When dealing with a possible breach of contract from another party, it may seem overwhelming at first.
However, knowing what typical remedies are for the situation can help you make the best choice possible to salvage your contract.
According to FindLaw, a contract is a promise or set of promises that one party makes to another. If the breached party does not fulfill one or more of these obligations to your standard, he or she fails to uphold his or her side of the agreement. This individual or business may also be at fault if the requirements are not completed within the time frame or to the specifications previously agreed upon.
Some breaches are immaterial, which are smaller in nature but still serious. However, material breaches do typically need a more complex remedy.
If a breach occurs, you may have to deal with a lawsuit. Typically, the courts award damages to the shortchanged party that did not receive their original promised good or service.

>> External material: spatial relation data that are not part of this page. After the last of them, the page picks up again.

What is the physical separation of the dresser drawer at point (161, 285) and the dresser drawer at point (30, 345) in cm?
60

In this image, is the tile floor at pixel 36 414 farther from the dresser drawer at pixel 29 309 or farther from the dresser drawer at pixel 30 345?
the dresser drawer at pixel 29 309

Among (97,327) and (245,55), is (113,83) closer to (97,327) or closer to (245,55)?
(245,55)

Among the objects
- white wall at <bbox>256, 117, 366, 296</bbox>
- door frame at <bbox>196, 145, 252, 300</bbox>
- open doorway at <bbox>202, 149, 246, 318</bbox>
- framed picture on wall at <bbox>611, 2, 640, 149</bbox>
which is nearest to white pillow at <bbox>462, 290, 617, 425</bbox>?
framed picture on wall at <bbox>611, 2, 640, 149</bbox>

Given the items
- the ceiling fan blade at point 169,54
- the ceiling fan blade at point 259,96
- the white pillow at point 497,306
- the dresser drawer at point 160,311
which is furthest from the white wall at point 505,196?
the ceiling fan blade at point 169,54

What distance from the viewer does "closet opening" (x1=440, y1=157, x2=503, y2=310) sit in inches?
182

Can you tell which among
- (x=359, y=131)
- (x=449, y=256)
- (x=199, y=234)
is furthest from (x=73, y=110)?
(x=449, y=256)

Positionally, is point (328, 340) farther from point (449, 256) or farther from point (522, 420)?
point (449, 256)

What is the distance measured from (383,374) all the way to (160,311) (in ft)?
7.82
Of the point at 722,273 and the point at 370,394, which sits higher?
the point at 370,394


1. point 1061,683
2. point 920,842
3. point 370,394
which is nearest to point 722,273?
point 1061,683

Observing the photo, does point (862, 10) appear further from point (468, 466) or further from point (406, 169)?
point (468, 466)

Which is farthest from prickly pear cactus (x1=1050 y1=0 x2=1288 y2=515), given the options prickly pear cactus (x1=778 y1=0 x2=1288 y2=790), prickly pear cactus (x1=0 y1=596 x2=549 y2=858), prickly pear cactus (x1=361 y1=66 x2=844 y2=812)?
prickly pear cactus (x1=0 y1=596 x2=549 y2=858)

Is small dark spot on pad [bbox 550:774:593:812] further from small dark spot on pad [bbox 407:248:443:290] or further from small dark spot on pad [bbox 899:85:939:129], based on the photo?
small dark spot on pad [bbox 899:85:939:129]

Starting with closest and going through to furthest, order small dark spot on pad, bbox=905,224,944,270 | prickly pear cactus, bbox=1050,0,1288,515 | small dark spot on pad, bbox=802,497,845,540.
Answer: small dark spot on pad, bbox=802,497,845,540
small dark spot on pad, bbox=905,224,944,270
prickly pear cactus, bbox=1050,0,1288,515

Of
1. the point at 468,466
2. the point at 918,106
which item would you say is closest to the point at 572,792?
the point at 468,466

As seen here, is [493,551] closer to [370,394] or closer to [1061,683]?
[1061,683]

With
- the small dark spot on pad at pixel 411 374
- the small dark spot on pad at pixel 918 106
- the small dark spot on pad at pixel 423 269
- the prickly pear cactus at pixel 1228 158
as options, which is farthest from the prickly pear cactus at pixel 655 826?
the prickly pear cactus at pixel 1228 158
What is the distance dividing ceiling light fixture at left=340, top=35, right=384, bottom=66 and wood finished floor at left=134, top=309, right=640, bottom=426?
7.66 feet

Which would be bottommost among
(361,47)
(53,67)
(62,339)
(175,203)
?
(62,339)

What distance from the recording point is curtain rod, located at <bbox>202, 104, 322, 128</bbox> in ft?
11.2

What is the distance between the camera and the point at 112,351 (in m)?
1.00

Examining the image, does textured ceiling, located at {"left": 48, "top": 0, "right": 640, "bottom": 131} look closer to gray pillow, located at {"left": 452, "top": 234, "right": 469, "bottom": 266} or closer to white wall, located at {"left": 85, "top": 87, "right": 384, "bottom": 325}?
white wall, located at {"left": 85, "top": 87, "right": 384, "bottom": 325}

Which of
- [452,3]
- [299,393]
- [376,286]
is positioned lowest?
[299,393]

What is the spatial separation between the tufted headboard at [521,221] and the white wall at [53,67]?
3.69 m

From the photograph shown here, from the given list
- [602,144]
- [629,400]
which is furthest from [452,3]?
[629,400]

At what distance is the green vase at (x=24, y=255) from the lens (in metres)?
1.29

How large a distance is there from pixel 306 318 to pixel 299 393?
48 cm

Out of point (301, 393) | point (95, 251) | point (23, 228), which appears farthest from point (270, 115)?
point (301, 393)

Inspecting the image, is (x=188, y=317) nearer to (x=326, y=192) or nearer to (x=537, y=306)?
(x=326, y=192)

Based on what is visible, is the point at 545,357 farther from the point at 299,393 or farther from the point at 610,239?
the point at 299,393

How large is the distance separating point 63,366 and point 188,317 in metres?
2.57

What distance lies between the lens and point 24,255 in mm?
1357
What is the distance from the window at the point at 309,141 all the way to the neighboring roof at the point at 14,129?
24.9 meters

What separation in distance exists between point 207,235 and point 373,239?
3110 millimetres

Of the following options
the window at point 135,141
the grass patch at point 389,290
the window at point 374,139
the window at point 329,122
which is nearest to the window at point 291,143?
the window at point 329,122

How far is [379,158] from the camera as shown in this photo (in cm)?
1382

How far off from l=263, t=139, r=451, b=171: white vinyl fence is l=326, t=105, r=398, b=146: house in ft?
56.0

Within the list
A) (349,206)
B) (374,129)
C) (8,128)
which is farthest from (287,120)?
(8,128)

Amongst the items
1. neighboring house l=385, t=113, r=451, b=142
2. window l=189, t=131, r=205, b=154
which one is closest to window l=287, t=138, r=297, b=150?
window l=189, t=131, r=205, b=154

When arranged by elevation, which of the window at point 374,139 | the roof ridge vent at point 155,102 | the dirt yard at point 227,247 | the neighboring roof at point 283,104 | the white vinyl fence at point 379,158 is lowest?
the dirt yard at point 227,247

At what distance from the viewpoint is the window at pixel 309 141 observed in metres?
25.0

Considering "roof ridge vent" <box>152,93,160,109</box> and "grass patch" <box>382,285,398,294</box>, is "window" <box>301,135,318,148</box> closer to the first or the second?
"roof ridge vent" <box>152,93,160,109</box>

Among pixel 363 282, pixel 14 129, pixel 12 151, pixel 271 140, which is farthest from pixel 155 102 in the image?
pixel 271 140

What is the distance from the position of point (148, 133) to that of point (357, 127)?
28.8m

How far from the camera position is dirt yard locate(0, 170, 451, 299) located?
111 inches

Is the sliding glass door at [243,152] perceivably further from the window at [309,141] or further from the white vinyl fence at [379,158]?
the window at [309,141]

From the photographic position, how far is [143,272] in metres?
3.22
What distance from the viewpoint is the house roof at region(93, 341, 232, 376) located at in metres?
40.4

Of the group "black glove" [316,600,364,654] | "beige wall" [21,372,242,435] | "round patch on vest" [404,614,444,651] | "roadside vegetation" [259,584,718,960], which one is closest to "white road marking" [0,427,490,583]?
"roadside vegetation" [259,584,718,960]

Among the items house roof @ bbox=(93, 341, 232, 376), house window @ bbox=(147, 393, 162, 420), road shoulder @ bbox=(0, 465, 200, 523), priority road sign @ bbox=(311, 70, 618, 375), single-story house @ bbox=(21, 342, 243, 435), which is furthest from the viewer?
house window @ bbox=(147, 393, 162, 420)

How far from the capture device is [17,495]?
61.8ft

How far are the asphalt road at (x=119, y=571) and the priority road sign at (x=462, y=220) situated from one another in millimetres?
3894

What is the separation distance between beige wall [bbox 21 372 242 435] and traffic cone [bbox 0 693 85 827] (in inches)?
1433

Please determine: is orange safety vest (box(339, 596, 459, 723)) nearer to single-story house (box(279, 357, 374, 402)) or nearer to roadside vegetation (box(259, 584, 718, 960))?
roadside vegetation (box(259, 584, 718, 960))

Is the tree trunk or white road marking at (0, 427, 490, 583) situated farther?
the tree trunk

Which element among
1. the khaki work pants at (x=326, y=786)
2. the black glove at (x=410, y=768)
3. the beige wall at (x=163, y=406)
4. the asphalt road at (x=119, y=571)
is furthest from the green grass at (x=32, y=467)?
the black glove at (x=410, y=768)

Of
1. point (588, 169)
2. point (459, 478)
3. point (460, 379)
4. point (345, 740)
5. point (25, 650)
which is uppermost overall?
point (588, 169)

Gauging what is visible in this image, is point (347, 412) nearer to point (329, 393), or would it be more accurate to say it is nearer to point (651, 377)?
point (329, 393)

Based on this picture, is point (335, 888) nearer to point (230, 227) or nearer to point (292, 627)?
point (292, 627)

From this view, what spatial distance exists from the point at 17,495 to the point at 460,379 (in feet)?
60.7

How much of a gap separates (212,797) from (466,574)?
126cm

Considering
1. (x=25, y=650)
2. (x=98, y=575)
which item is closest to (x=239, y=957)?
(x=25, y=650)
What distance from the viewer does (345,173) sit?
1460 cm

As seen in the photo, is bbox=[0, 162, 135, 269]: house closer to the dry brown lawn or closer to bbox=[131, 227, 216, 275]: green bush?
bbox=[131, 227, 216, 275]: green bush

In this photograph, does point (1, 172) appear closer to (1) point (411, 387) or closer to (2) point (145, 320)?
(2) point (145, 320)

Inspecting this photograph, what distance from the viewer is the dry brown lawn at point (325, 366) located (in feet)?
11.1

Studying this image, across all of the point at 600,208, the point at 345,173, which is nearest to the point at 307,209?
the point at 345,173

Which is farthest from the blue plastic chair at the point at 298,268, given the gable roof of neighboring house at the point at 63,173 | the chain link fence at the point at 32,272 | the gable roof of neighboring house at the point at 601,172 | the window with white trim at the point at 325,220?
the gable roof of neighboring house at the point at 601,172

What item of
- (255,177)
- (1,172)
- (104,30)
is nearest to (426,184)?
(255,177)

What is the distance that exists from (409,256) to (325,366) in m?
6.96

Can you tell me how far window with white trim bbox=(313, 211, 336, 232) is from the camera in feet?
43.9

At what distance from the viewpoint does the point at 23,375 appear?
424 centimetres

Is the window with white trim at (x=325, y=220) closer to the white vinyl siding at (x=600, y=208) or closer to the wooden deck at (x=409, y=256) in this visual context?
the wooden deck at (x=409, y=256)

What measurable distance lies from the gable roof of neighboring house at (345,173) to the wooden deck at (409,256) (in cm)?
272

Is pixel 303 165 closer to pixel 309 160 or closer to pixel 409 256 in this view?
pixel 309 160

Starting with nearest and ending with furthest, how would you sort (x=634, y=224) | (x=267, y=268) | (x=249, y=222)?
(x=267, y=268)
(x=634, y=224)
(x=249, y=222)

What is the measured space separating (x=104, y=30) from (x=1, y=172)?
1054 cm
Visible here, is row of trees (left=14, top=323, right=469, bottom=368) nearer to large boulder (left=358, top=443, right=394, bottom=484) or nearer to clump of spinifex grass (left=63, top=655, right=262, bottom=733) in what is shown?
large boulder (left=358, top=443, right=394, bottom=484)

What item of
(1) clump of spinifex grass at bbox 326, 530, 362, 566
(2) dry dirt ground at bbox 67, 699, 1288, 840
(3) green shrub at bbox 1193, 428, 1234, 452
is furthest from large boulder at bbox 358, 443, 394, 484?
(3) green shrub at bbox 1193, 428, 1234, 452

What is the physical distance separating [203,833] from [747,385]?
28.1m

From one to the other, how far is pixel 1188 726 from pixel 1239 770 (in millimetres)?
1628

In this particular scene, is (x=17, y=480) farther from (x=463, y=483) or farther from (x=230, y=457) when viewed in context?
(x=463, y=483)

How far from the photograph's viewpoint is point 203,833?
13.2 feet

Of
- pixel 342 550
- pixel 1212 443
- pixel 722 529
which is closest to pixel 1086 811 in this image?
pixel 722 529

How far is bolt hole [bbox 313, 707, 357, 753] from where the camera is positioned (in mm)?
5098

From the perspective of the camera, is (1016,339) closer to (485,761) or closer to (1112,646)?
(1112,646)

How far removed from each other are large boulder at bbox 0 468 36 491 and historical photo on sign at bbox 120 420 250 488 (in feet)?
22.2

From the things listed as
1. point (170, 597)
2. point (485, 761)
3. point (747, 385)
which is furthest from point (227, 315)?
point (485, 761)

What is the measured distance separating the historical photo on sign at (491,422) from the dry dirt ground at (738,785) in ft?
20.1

Compensatory damages pay for unfulfilled promises in the original agreement. This deal usually comes in the form of monetary compensation, which helps make up for the value of those promises. Punitive damages are similar in that they usually involve the breached party paying money, but differ in that the breached party pays the money towards fines rather than the fulfillment of a promise to you.
Beyond monetary remedies, some courts may order a remedy in equity. A specific performance involves the breaching party completing the service that was previously guaranteed. You may also have to deal with a canceled contract, which would result in the termination of the deal. Preparing for any of these possibilities can help you while dealing with a breach.